# TASK GOAL:
Render everything from the start of the records down to the line containing "1239 millimetres" as a Markdown table with the columns Row and Line, numbering each row and leaving out blank lines.

*** RECORDS FOR THIS TASK ***

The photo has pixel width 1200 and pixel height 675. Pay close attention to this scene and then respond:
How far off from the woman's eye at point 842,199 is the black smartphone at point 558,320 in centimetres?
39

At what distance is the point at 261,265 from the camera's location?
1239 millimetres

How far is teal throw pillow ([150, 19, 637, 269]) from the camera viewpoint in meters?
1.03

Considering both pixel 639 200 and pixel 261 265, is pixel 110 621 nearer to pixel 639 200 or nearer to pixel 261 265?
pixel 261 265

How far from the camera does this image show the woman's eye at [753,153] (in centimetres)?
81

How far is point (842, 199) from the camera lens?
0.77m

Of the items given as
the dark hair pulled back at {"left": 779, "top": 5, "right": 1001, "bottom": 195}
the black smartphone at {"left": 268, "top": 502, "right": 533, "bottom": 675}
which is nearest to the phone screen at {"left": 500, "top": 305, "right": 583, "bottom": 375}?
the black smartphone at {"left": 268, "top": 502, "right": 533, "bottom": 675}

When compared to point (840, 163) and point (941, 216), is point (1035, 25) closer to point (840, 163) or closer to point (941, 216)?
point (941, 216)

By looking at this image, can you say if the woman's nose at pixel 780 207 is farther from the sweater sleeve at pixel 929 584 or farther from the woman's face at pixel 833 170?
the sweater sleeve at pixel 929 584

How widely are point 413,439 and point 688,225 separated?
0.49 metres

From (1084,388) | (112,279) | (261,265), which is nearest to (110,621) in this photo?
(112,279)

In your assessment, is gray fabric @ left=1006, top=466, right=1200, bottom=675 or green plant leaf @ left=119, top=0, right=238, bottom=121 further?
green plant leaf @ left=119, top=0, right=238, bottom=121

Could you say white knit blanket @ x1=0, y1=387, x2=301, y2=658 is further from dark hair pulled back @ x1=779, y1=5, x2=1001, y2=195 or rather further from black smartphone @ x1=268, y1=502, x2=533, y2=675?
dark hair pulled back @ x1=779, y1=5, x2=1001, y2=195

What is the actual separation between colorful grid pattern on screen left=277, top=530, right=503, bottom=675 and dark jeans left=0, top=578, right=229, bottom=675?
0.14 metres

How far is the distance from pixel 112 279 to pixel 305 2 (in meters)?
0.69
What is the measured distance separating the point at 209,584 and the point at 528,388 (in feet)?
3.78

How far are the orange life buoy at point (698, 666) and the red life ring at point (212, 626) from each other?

***

# TASK RESULT:
| Row | Line |
|---|---|
| 1 | The photo has pixel width 1200 and pixel height 675. Pay close attention to this scene and then respond: |
| 2 | How far off from the woman's eye at point 842,199 is the black smartphone at point 558,320 in centimetres? |
| 3 | 39 |
| 4 | At what distance is the point at 261,265 from the camera's location? |
| 5 | 1239 millimetres |